Rock climbing has a strong history in the Priest Lake area. Because you can see chimney rock from the lake, many early Priest Lake visitors talked about whether or not chimney rock would ever be climbed. Mountaineers from Seattle tried to climb the rock in 1933. They were unsuccessful, but returned the following year to put a team of 4 climbers on top. The route they took has become the standard route to the top, to this day still a hair-raising trip. Chimney Rock was soloed the following year by an ambitious climber in tennis shoes. John Booth started the approach from his parents cabin at Indian Creek bay, hiking a rough trail from the lake to the base of Chimney. He climbed up and down the rock without a rope and back to his parents cabin by nightfall. This rather alarming feat would still be considered a major event even by today's high rock climbing standards.

Chimney rock was virtually ignored until the early 70's, when the team of John Roskelley and Chris Kopszynski came on the scene. This team was the first to free climb the east face. The east face is the side we can't see from Priest Lake. This face is steeper and longer than the Priest Lake side and overhangs 15 feet at the top. As John describes it, he was lay backing up a flake when his arms tired and he started sliding down. The corduroy pants he was wearing caught on the flake just long enough for him to pound in a piton. He claims it's the first time he realized he could die in the mountains.

There are over 20 routes to the top of Chimney Rock and 2 routes of descent. The rappel chimney on the west face is the normal route of descent and can be done with one rope. The east face descent is free hanging for most of the second rappel and requires two ropes. Both routes of descent require some easy down climbing to reach the base safely. There is also a rough climbers trail that winds around the base of the north face, providing access to the east side.

A climb of Chimney Rock is an all day outing. The rock can be reached via the Mount Roothaan trailhead. It takes 2 hours from the car to the base of Chimney Rock, and 3 to 4 hours to complete the climb. A guidebook is available from Keokee press that describes the approach and the climbing routes. The book is called  "Climbers guide to North Idaho and the Cabinet wilderness" written by Thaddeus Laird.

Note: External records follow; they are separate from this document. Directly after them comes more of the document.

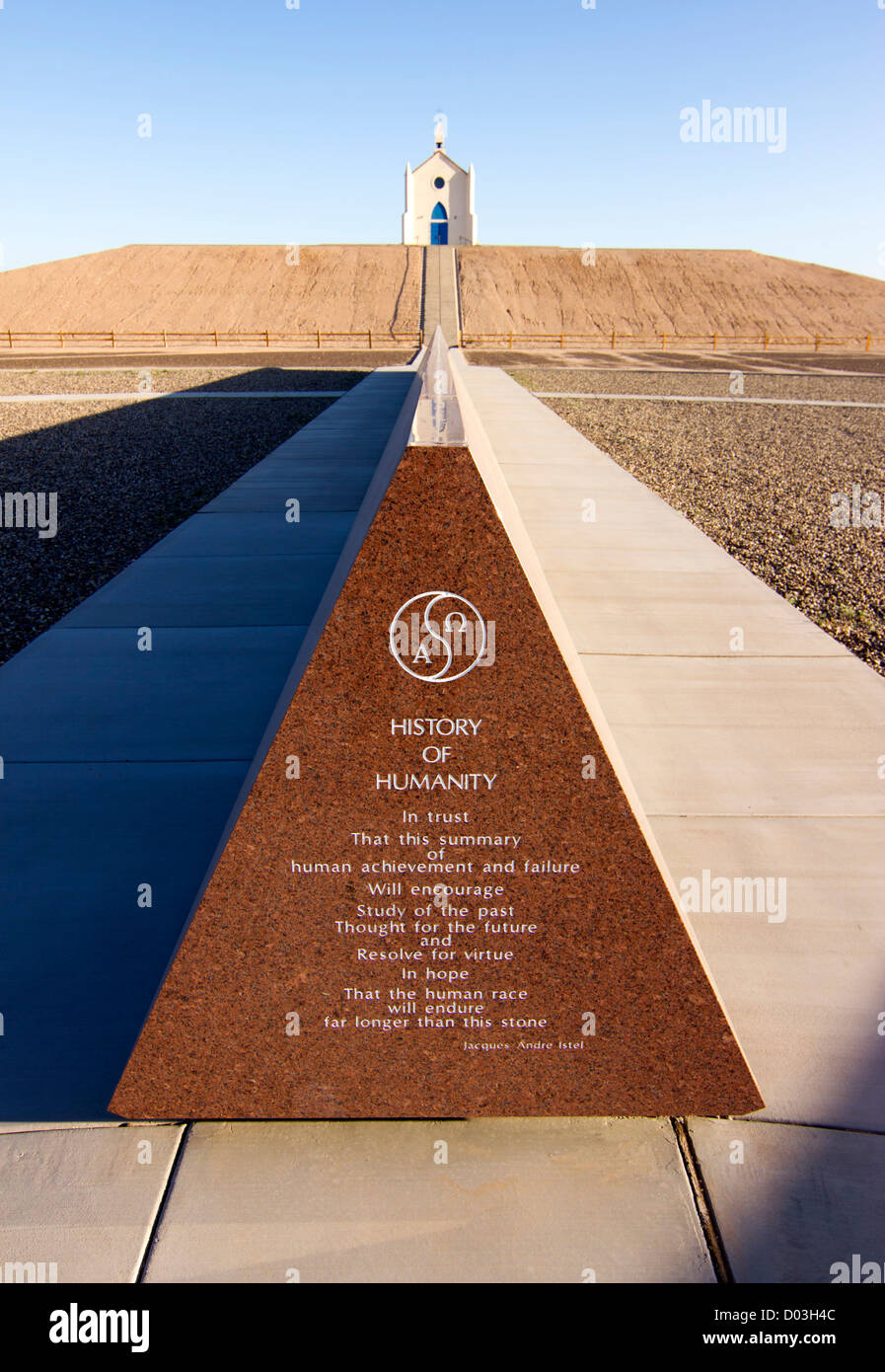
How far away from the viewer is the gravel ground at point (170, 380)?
23.0m

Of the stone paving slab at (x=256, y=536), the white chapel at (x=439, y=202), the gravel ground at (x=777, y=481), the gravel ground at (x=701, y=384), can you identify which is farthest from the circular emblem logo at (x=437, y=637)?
the white chapel at (x=439, y=202)

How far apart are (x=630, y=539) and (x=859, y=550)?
2.30 metres

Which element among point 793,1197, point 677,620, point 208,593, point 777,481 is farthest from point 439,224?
point 793,1197

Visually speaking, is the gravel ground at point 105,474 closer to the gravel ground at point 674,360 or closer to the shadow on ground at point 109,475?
the shadow on ground at point 109,475

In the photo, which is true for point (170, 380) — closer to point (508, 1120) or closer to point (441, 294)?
point (508, 1120)

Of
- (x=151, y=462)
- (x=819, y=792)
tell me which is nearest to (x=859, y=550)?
(x=819, y=792)

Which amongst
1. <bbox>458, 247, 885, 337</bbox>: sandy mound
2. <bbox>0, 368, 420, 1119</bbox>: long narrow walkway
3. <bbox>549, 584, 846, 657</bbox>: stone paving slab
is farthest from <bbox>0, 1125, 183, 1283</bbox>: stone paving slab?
<bbox>458, 247, 885, 337</bbox>: sandy mound

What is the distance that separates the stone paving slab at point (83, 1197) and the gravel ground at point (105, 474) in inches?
165

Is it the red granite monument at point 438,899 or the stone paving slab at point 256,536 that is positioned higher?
the stone paving slab at point 256,536

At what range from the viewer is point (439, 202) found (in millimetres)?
76000

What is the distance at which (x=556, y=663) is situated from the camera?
8.16 ft

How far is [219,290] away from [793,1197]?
6261 centimetres

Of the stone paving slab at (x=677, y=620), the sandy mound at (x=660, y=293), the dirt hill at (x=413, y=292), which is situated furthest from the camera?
the sandy mound at (x=660, y=293)
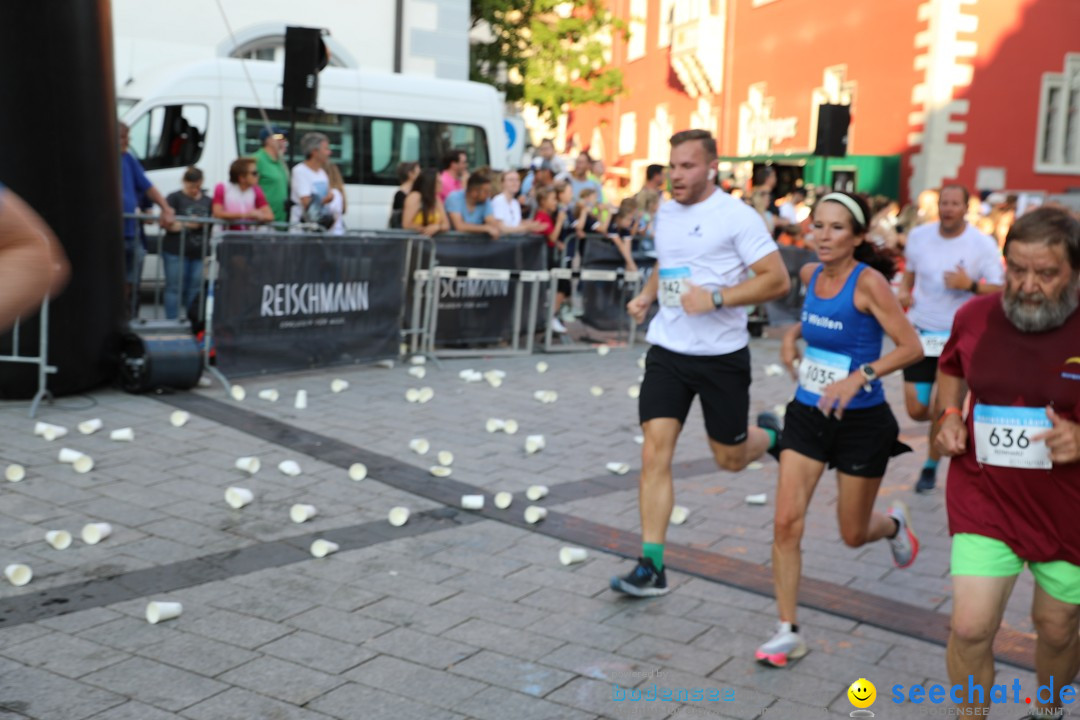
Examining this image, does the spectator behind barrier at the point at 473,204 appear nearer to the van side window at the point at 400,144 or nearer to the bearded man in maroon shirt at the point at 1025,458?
the van side window at the point at 400,144

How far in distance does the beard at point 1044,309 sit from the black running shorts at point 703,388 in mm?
1849

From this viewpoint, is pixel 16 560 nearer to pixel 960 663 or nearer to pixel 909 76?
pixel 960 663

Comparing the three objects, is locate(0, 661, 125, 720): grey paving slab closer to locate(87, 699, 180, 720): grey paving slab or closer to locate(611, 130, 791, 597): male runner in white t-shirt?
locate(87, 699, 180, 720): grey paving slab

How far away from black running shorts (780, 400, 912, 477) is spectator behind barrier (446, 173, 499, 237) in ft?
26.2

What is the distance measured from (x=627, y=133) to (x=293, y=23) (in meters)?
24.2

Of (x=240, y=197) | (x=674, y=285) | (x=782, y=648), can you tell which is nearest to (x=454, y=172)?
(x=240, y=197)

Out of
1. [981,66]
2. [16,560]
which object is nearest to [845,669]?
[16,560]

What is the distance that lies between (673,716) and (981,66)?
2554 centimetres

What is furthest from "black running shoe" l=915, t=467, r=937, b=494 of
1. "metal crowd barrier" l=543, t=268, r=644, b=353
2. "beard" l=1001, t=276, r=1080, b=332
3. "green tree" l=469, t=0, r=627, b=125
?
"green tree" l=469, t=0, r=627, b=125

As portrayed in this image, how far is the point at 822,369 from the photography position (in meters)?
→ 4.97

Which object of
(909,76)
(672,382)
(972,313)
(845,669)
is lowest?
(845,669)

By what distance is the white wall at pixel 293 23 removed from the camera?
1733 centimetres

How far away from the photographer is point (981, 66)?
26750 mm

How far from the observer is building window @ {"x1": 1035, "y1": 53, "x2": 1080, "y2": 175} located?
27.5m
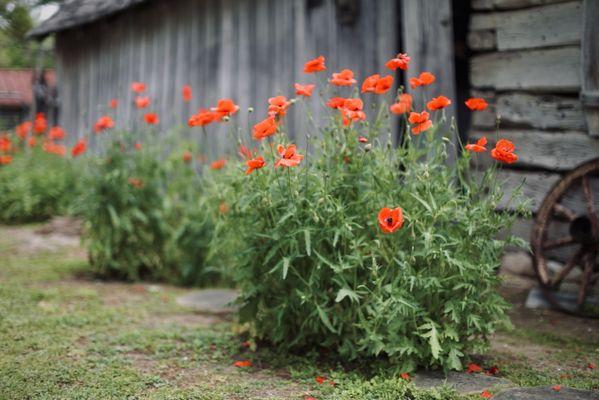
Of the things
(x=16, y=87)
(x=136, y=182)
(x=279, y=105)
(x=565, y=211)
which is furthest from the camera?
(x=16, y=87)

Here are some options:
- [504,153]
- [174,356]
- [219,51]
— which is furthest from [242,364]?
[219,51]

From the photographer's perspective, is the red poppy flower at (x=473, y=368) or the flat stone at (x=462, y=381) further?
the red poppy flower at (x=473, y=368)

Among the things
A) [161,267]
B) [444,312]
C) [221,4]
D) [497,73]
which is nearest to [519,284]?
[497,73]

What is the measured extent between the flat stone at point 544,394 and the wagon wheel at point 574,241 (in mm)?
1666

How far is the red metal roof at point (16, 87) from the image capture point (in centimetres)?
2100

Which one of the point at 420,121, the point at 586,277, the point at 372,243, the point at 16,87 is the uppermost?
the point at 16,87

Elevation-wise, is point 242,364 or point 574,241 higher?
point 574,241

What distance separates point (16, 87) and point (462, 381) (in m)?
22.0

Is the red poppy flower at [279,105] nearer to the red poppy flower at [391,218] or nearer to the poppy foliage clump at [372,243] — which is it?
the poppy foliage clump at [372,243]

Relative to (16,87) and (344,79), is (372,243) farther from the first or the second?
(16,87)

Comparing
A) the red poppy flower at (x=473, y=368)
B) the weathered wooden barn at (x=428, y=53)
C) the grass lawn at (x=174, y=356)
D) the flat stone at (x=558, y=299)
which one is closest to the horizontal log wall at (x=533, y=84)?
the weathered wooden barn at (x=428, y=53)

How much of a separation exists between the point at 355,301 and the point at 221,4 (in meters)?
4.71

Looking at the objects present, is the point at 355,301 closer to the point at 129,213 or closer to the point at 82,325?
the point at 82,325

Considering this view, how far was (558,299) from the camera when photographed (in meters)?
4.60
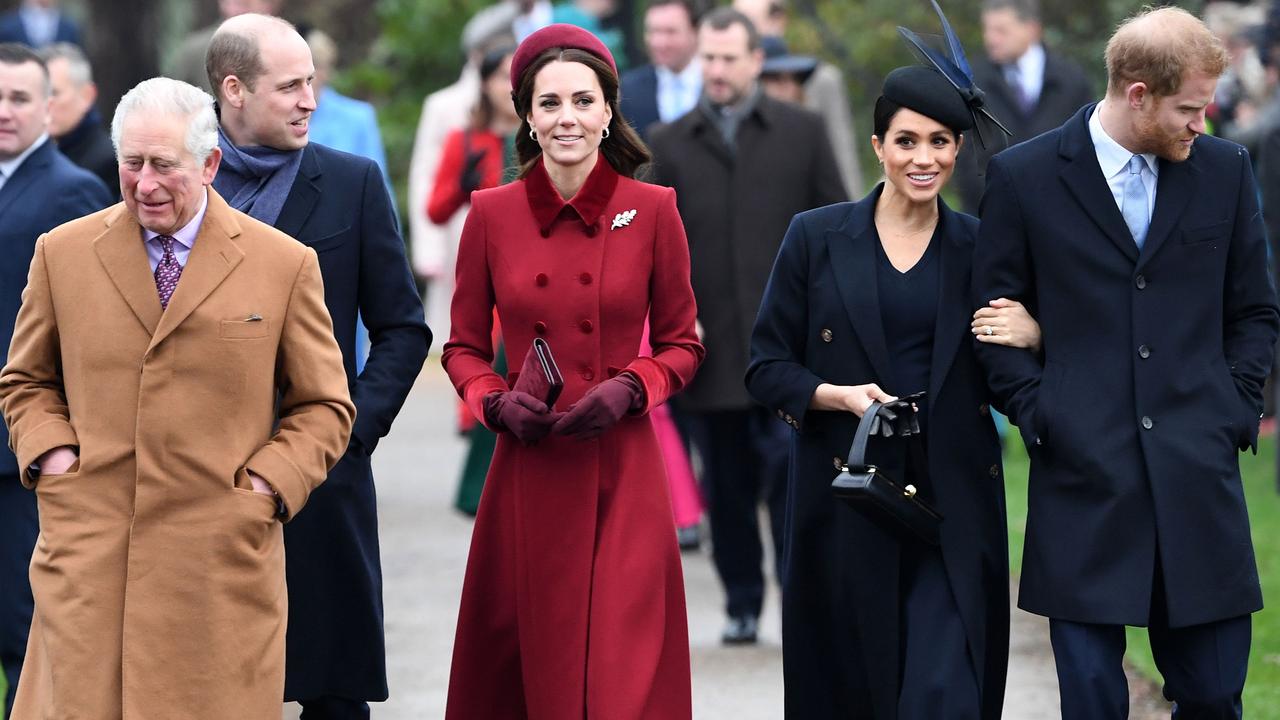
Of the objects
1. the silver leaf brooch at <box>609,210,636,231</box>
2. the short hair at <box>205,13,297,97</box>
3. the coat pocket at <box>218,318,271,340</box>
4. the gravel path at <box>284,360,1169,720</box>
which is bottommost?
the gravel path at <box>284,360,1169,720</box>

A local climbing area within 20 minutes of Priest Lake that is easily accessible is Granite Pass. Granite Pass is located on Idaho highway 57 about 12 miles north of Nordman and one mile north of Granite Falls. The road passes through cliffs that are 50 feet high. Easy to rope or lead climbs are found on both sides of the road. You can park next to the climbing and easily walk around the back of each cliff to set up top rope anchors. Most of these anchors consist of large trees, but some chain anchors are in place.

The classic route here is Spider in the Crux, a bolted sport climb that was first climbed in 1995 by Charlie Sassara. This striking line is located on the buttress on the right side of the road as you drive north. It was top-roped for many years by slinging 2 large boulders at the top for anchors. Local bolters equipped the route, but before they could complete the first lead of the climb, on a warm August evening, Alaskan ace and climbing guide Sassara led the route.

The newest area to be developed is Lions Head. This granite spire is twice as high as Chimney Rock and just as steep. Charlie Sassara was on scene here as well, establishing the first ascent of the west face, a climb he calls The Fugitive. The north face route, a route called Lion Tamer, is the longest climbing route in the Selkirk mountains. Only a handful of climbers have ventured onto the north face, a free climb since 1991.